Adultery is not the charge, but it is the crux of the matter in The People of the State of New York v. Donald J. Trump. The former president is formally charged with 34 felony counts of falsifying business records in order to cover-up his betrayal of his wife Melania by having a one-night stand with adult film performer/director Stormy Daniels. The hush-money payment to Daniels was made to save his 2016 presidential campaign from scandal.
Daniels offered the sordid details in two days of testimony at Trump’s trial and did so with such honesty and candor that no one should have any doubt about what Trump did while Melania was home with their four-month-old baby, Barron. It is the kind of behavior that you might expect would cost him some support, especially among evangelicals. But there’s no evidence that it has. There have been no broadsides issued by prominent pastors. No criticisms from politicians, who wear their faith on their sleeves. It’s almost as if “Thou Shall Not Commit Adultery” has been erased from the Ten Commandments.

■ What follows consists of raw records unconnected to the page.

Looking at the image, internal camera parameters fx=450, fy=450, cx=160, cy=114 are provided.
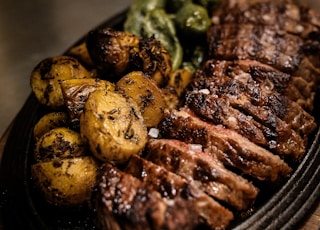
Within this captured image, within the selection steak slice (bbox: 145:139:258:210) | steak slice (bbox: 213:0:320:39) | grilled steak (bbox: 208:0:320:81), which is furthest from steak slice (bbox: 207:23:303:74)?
steak slice (bbox: 145:139:258:210)

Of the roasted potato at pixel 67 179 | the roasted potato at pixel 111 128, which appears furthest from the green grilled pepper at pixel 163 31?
the roasted potato at pixel 67 179

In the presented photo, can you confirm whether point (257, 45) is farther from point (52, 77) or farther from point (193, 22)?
point (52, 77)

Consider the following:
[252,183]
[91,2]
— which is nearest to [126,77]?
[252,183]

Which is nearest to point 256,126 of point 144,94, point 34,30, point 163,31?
point 144,94

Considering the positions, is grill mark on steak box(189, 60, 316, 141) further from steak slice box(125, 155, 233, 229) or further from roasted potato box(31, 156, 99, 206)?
roasted potato box(31, 156, 99, 206)

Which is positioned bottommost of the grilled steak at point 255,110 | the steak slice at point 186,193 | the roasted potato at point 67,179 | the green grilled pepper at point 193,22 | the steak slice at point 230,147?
the roasted potato at point 67,179

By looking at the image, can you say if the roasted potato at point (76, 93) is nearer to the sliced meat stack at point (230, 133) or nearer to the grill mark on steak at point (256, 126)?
the sliced meat stack at point (230, 133)

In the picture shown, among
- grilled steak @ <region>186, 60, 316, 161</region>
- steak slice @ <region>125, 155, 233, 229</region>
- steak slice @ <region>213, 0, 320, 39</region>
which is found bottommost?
steak slice @ <region>125, 155, 233, 229</region>
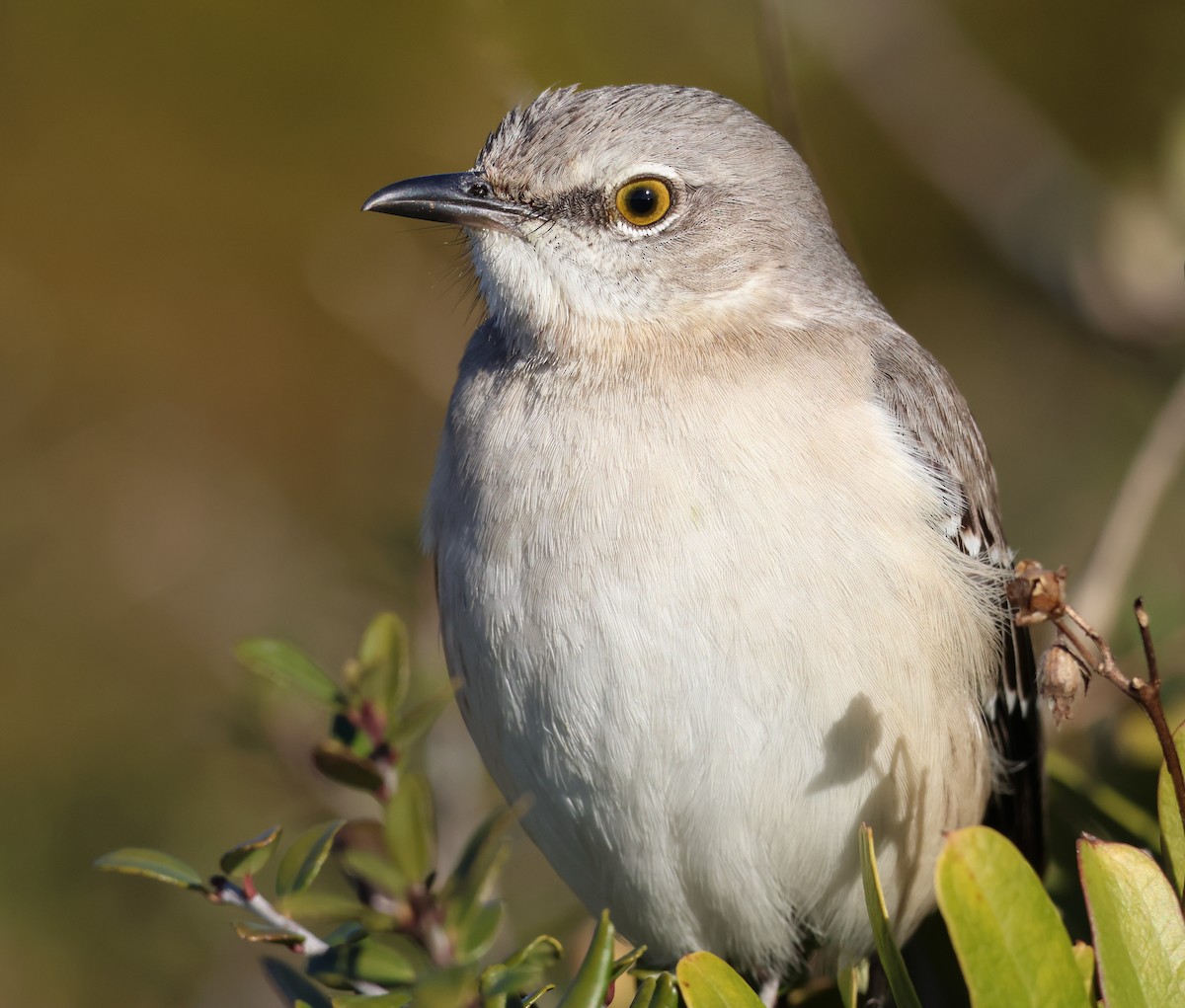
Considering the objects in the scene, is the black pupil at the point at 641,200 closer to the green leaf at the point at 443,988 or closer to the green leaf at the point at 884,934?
the green leaf at the point at 884,934

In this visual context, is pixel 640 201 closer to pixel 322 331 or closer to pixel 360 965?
pixel 360 965

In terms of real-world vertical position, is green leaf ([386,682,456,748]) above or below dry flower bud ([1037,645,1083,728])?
below

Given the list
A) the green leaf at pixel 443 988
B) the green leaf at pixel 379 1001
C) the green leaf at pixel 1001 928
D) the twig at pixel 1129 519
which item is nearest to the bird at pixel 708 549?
the twig at pixel 1129 519

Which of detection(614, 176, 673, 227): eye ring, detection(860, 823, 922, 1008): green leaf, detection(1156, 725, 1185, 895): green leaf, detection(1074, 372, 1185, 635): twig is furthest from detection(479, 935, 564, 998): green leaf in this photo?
detection(1074, 372, 1185, 635): twig

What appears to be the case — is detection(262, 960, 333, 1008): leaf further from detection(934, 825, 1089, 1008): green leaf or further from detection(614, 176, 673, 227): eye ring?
detection(614, 176, 673, 227): eye ring

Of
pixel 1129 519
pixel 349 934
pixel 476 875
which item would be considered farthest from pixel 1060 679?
pixel 1129 519

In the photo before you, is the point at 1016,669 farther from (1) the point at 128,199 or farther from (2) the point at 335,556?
(1) the point at 128,199
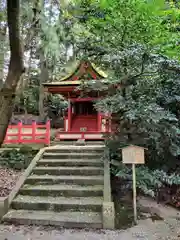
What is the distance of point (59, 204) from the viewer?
4652 millimetres

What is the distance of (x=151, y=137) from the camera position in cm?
509

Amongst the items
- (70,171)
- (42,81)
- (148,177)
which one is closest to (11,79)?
(148,177)

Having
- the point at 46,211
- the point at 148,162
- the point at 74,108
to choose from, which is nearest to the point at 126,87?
the point at 148,162

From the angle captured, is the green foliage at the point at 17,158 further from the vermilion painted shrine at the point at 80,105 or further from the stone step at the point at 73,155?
the vermilion painted shrine at the point at 80,105

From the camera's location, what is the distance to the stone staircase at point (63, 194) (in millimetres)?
4234

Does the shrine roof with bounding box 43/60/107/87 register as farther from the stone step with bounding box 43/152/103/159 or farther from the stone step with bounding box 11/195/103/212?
the stone step with bounding box 11/195/103/212

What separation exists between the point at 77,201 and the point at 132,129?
78.6 inches

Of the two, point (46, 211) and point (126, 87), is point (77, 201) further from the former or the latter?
point (126, 87)

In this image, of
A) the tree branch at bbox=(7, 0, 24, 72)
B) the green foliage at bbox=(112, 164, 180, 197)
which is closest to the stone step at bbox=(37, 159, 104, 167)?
the green foliage at bbox=(112, 164, 180, 197)

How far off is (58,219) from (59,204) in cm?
48

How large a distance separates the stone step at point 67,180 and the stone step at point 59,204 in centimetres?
62

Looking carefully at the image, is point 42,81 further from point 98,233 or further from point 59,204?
point 98,233

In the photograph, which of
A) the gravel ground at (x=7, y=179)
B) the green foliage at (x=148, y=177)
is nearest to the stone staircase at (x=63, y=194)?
the gravel ground at (x=7, y=179)

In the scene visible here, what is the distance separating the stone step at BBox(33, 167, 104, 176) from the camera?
19.2ft
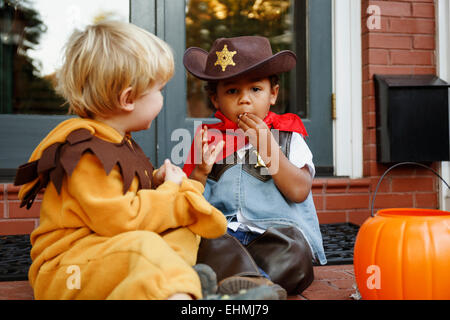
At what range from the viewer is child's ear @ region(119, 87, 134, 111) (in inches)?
58.0

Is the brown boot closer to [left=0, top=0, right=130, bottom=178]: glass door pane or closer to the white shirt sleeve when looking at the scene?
the white shirt sleeve

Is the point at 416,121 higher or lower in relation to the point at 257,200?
higher

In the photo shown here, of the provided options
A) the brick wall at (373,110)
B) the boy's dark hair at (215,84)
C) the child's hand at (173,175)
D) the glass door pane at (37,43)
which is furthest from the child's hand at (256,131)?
the glass door pane at (37,43)

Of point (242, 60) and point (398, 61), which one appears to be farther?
point (398, 61)

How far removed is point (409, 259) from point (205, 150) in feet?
2.96

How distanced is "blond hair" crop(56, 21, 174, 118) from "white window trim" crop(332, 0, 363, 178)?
2081 mm

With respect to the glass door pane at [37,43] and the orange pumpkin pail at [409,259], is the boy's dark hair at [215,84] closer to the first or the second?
the orange pumpkin pail at [409,259]

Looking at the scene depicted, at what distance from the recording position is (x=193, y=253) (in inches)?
60.8

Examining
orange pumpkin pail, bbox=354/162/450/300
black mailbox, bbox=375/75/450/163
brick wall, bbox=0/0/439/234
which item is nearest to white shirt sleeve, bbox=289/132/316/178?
orange pumpkin pail, bbox=354/162/450/300

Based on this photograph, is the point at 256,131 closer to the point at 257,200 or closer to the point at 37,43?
the point at 257,200

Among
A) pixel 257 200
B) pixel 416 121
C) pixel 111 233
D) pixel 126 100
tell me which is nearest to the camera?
pixel 111 233

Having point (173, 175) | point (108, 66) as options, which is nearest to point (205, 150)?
point (173, 175)

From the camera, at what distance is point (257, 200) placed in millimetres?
1961
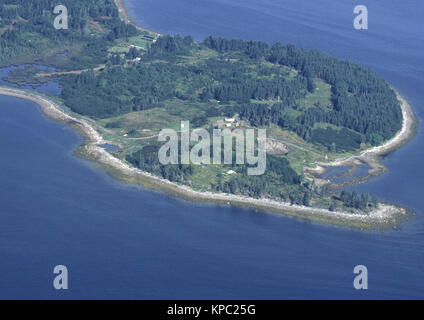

For people outside the Trump bubble, and conservative Christianity, the spectacle of supposedly Godly people condoning Trump’s sins and immorality, is hard to comprehend. However, this dynamic has been going on for years. Remember his “grab-‘em-by-the-p” talk on the Access Hollywood tape? How about E. Jean Carroll’s successful civil suit in which she charged that Trump raped her? Add the dozens of women who say he crossed the line with them, too, and you’d think conservative Christian support would have collapsed by now. Instead, as Pew Research reported in March, two-thirds of white evangelicals say they view him favorably.
Ironically, right wing Christians find excuses for Trump in the Bible’s Old Testament, and the examples of the sometimes-sinful King David and Persia’s Cyrus the Great, another sinner, who freed the captive Jews of Babylon. Both men are what evangelicals call “broken vessels” who were nevertheless called by God to perform great works. Trump is, for these folks, a modern day. broken vessel who deserves their undying support so he may serve God’s plan to make America a conservative Christian nation. Of course, the David story was about repentance, something Trump said he has never needed to implement. Oh well, minor details.
Most recently, as writer Matt Lewis has noted, Trump’s Christian heartland backers also seem to see Trump as an example of forgivable super masculinity, which makes him the virile leader the country requires. In his article, he quotes an expert on religion who says that for conservative Christians, “Trump is power personified. He is a warrior. And with that comes all of the temptations of being a warrior.”
I would take it a step further. I would say that Trump also represents a pre-feminist world in which so-called traditional gender roles were more widely and rigidly observed. Men were powerful, and action oriented if less morally reliable. Good women, who were morally superior, played supporting roles as wives, mothers, and homemakers. Bad women, it should be said, were like Stormy Daniels.
Many conservative Christians feel nostalgic about the days before the decline of traditional roles. For them Trump represents what may be the last best chance to save society from a dizzying pace of change that has brought same-sex marriage, workplaces filled with ambitious women, and empty pews in many churches. Worse, Stormy Daniels and others in her line of work are no longer universally reviled. Indeed, after her testimony, Daniels received considerable praise in the press for her poise, intelligence, and business savvy.
Having embraced Trump as a modern David or Cyrus and defined his sexual wrongdoing as a sign of strength, its no wonder that conservative Christians cannot give him up. Consider their view of the world before him, and the world they hope to see, and understanding this becomes possible. He may be a bad man, but he’s their bad man and he’s destined to do some vital good.
Nevermind that pesky “Bible” and its “standards.”
How sad and destructive. Nationalistic Evangelical Christians have gotten in bed with racism, Nazism, violence, and grievances, and a sociopath. What could go wrong? What would Jesus do? Sadly more innocent people will be harmed with this path of evil.
Right on, Adam! As a practicing Catholic who has seen attendance at Mass decrease over the years, I can tell you that while the various scandals that the Catholic Church has been embroiled in, and, for good measure handled poorly, are in large part responsible for the decline in attendance, the right wing intransigence by some of our bishops, like publicly calling denying the privilege of receiving Holy Communion to President Biden or Nancy Pelosi, while maintaining a thunderous silence regarding the amorality and immorality of Donald Trump show as me, a practicing Catholic, and probably a lot of lapsed and/or non-practicing Catholics, the inherent hypocrisy of all these so-called Godly people. All I can say to those evangelicals who cling to Donald Trump is that God will get them for that, and if we are very very good, He might let us watch. In the meantime, Adam, you carry on. We need your courage and your integrity more than ever. Country First!